Pricing is a thing in this market. The sub $450,000 market is pretty hot right now and it is hard to miss the mark. But as you move into that middle range between $450k and $700k pricing is very important. Now, to be clear, pricing is important in all price ranges, but the market is hot enough right now at the entry point that a seller can get away with a price too low or too high. The starter market will gobble up a deal with multiple offers over asking if it is priced too low and over priced homes will see slightly under asking offers. But the middle range can be a bit dangerous. Price it too low and it will sell but multiple offers may not happen, and that means the seller is leaving money behind. Over price it and it will sit. Many buyer's are reluctant to offer substantially under asking even when the KNOW the house is too high.
Getting the price just right is a very big deal right now in that middle range $450-$700k. Buyers should not be afraid to offer less if the home is overpriced. Low-balling is not a thing right now and buyers should be aware that sellers are often emotional enough to not even counter you should your offer be insulting. That said, a seller should counter any low ball offer because generally, a person that takes the time to write the offer has enough interest to potentially come to terms that are mutually acceptable. All parties in a real estate deal should try to stay logical about the price and terms, buyers should save the emotion for choosing part of the equation. Once a choice is made switch to logical thinking.

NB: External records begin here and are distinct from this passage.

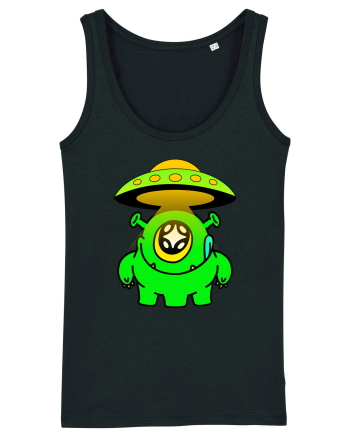 Funny Alien Black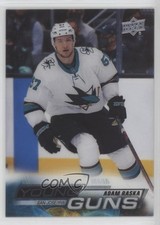 2022-23 Upper Deck Series 1 Young Guns Clear Cut Adam Raska #232 av1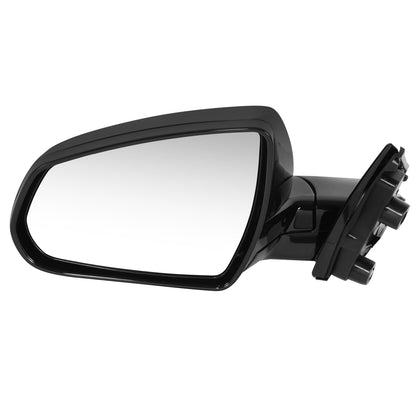 RETROVISOR MIRROR - OE STYLE - CADILLAC SRX 2010-2016 - WITH POWER WITH HEATED GLASS - DRIVER LEFT SIDE - BLACK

That can be difficult, but I have had clients wish they had been logical in the negotiating phase after losing a house they later wished they had bought. Another issue is the time on market. This is often misunderstood by buyers and even agents sometimes. When a property has been on the market a long time there are a variety of reasons why, sometimes the house was overpriced for few months and the seller just lowered the price recently to place it more in line with the market. Some buyers may think they can low-ball the seller here, but they may find a solid wall. Often another buyer steps in and snipes the property from them while they wasted their time offering too low.
There are 2.6 million people in the Portland-Vancouver metro area and some 7000 agents working it. The MLS is interconnected with the world wide web and few deals go undiscovered. If a price looks too good to be true, it probably isn't true :) Buyer's looking for a "deal" should look at fixers. They should be prepared to put 10% or preferably 20% down. This market has not been too cozy to fixers and that means potential value opportunities. Also homes that need enough work to be ineligible for FHA or VA financing are less competitive because at least half the buyers are using government backed loan products. Thinning the competition is a good way to get ahead. Of course buyers that are not predisposed to make repairs may find the local market prices for such work to be very expensive and thus that "deal" may turn out to be not such a great value after all.
Sellers and buyers can both do well in the current market climate. Buyers should be less concerned about price and buy the house that will make them happiest. Loan rates are super low right now and getting the house you want will pay off in the future as the mortgage rate is locked in at historic lows. Every month you get your "deal" when you make that payment.